Neilson's grave in Aldershot Military Cemetery

Neilson served as Adjutant with the Argyll and Sutherland Highlanders from 1902 until 1905 before being appointed as Brigade Major, Lothian Infantry Brigade, Scottish Command in 1912. In 1908 he married Ida Clementine Graham (1876–1961) of Duntrune, Forfarshire, and had one daughter, Valerie Gordon Graham Neilson (1911–2008).
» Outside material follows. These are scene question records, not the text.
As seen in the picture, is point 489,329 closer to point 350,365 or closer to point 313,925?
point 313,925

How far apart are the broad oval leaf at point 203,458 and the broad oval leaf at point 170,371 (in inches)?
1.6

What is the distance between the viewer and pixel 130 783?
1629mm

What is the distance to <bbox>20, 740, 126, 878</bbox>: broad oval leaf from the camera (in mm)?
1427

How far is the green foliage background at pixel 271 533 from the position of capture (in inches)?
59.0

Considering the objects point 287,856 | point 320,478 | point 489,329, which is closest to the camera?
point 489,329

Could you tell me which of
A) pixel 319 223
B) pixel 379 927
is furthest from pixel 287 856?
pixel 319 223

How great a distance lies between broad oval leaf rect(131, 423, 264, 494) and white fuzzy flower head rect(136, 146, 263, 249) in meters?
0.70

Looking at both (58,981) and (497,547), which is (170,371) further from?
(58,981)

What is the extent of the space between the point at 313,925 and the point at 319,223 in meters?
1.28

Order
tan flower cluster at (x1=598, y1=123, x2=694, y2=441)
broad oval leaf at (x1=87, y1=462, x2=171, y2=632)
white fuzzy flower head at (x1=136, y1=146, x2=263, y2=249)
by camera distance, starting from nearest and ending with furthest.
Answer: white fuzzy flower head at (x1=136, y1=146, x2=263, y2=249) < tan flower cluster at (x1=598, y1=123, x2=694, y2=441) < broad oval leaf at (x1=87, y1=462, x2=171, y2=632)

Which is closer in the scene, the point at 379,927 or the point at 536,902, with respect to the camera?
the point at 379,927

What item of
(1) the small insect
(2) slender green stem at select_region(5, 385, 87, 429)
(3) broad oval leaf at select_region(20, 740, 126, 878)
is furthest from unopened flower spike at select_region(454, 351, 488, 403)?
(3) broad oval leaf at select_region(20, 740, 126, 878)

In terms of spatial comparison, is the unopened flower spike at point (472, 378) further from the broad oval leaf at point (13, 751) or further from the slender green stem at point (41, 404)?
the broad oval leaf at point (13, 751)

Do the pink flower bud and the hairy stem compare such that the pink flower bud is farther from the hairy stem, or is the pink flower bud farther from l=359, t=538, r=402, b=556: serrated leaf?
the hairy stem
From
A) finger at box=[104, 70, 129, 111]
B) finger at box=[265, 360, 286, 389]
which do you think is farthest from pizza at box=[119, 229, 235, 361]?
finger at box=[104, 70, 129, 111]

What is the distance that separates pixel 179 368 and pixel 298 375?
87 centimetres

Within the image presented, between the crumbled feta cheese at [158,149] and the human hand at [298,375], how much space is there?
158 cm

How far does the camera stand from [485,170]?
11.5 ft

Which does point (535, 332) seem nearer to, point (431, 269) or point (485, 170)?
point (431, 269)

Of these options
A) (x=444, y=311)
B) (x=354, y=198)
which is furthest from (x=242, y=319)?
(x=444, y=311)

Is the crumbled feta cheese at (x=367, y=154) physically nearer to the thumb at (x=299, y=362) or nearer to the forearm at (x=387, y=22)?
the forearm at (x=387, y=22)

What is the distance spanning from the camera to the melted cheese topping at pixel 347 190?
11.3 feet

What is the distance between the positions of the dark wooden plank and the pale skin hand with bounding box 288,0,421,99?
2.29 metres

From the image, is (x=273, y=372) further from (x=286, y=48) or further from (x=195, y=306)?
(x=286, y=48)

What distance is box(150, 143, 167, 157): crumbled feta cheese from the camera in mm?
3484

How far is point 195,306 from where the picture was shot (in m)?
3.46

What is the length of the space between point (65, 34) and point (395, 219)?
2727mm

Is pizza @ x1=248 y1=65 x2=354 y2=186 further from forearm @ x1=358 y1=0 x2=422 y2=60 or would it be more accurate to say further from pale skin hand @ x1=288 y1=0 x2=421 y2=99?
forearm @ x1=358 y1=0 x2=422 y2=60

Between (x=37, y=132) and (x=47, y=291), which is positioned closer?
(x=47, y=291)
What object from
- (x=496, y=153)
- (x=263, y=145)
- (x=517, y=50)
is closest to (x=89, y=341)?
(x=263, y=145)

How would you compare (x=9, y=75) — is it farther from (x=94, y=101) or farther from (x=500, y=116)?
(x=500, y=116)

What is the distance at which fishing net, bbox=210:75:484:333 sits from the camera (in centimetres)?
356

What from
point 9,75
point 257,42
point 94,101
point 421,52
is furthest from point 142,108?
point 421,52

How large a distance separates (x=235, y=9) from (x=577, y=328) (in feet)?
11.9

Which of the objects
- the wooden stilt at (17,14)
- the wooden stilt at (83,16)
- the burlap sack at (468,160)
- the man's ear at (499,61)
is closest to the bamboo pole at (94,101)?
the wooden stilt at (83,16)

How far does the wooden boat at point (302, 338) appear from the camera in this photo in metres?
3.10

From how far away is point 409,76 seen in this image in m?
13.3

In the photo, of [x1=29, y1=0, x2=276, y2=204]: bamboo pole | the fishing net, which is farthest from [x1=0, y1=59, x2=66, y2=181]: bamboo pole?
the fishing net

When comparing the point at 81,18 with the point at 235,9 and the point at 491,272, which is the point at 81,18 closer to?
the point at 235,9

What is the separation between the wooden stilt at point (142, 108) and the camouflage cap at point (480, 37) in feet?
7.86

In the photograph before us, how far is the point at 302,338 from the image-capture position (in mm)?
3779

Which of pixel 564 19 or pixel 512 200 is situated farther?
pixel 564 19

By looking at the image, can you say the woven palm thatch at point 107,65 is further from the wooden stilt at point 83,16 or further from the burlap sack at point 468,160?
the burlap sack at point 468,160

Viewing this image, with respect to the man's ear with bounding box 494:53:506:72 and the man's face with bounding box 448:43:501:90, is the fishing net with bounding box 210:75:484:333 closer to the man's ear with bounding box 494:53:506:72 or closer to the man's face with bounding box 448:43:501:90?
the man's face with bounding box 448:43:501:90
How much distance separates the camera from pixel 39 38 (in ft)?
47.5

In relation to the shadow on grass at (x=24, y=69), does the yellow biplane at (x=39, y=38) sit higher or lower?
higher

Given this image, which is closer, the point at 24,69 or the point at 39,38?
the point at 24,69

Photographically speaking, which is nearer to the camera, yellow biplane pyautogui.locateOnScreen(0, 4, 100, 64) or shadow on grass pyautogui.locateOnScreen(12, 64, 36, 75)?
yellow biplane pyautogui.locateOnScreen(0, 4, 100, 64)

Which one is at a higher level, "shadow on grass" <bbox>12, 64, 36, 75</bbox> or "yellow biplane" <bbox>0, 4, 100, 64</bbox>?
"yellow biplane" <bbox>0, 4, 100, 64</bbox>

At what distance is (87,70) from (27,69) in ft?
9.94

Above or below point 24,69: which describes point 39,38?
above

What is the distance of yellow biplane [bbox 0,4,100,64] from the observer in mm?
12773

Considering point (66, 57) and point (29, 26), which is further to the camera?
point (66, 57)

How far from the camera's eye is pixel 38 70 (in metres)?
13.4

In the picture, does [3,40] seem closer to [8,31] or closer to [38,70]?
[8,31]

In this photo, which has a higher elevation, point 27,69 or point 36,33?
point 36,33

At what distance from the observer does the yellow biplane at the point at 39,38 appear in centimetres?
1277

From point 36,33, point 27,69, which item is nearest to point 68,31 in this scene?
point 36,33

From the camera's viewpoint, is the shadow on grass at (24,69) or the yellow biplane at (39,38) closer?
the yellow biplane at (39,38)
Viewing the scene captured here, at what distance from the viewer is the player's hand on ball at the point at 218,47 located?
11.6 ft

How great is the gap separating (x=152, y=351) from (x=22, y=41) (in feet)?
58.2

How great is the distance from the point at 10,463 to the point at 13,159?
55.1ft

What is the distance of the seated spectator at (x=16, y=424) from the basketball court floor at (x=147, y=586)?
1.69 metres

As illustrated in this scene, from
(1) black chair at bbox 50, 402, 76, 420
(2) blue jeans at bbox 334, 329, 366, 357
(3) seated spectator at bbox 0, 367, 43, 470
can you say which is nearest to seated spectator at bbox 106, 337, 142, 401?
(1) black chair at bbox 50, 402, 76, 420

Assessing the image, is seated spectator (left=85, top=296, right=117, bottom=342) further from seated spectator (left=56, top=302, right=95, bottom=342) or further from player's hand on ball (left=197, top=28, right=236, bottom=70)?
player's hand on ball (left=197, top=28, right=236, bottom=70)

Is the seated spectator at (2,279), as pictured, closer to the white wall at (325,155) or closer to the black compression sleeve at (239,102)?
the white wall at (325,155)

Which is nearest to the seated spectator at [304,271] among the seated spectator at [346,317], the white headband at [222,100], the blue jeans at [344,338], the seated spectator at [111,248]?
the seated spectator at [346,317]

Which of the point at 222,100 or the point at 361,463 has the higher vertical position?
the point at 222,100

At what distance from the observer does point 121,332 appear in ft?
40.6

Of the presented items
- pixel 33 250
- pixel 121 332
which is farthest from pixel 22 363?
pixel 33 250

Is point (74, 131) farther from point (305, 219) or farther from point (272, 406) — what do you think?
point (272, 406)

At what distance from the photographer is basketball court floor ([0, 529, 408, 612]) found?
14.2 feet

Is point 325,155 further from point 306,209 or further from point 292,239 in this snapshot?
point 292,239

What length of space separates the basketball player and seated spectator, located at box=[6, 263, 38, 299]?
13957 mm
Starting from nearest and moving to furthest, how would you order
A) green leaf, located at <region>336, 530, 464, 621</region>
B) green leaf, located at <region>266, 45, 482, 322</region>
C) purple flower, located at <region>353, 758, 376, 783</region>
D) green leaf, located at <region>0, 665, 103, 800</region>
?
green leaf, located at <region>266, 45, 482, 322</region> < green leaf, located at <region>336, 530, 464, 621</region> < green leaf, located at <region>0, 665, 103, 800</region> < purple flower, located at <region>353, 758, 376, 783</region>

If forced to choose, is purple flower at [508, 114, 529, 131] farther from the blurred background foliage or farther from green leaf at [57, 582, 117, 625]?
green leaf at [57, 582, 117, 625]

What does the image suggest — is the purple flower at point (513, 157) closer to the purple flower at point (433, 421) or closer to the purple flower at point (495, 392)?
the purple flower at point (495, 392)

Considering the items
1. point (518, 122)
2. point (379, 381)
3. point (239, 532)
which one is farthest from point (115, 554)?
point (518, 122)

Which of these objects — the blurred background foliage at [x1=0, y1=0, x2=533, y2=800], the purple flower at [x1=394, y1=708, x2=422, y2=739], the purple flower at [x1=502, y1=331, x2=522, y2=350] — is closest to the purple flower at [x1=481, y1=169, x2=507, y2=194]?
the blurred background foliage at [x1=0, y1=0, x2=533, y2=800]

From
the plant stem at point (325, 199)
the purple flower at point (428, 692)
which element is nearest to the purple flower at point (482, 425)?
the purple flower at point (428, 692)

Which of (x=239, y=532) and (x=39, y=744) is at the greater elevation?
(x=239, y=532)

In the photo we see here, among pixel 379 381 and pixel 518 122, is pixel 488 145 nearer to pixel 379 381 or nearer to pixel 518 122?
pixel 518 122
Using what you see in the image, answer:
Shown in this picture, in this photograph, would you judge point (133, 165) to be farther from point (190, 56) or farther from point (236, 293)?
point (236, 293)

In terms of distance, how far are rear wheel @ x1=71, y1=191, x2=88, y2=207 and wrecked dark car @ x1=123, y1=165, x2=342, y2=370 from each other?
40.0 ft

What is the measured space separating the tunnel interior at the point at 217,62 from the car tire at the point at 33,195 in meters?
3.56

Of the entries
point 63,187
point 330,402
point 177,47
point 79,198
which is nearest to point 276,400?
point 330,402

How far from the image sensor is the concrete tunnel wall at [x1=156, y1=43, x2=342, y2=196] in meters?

He served as Brigade Major with the 1/1st Lothian Infantry Brigade, Central Force, Home Defence during World War I from 5 August 1914 until 19 March 1915, before joining the 1st Battalion Argyll and Sutherland Highlanders at Ypres in March 1915. Gazetted as Brigade Major, 139th Infantry Brigade, Neilson served in France from June 1915 to July 1916 and after with the 34th Division, the 15th Army Corps, the 63rd Division, and Headquarters 4th Army. He was appointed Companion of the Order of St Michael and St George (CMG) in the 1916 Birthday Honours and was four times Mentioned in Despatches (MiD).

Neilson was appointed to the command of the 2nd Battalion Argyll and Sutherland Highlanders at Aldershot in Hampshire in 1922. He was appointed Chief of the General Staff at Aldershot a month before his death caused by a riding accident while out for an early morning ride before breakfast when his horse fell at a jump at Tweseldown Racecourse and rolled on him from which he sustained serious injuries. Neilson was an experienced rider and his horse had never refused a jump before. Gordon Neilson died two days later at the Cambridge Military Hospital in Aldershot on 29 April 1927 age 50 and was buried with full military honours at Aldershot Military Cemetery.

==Family==

His father was James Neilson (1838–1903), an Ironmaster and second cousin of Walter Montgomerie Neilson and his mother was Jane Thomson (1848–1913), daughter of George Thomson, the famous Glasgow shipbuilder.

He was the brother of George, Robert and Willie Neilson who were also capped for Scotland. In 1891, he made his debut, along with his brother George, in the game against – it is the only time that brothers have debuted together for Scotland, with the exception of the joint debut of Gavin and Scott Hastings. One of the four Neilson brothers played in each of the 25 matches between Willie and George's debut in 1891, until 1899, when Robert had to withdraw from the Calcutta Cup line-up after breaking his nose.

His brothers George, William and Robert, all became presidents of the Scottish Rugby Union.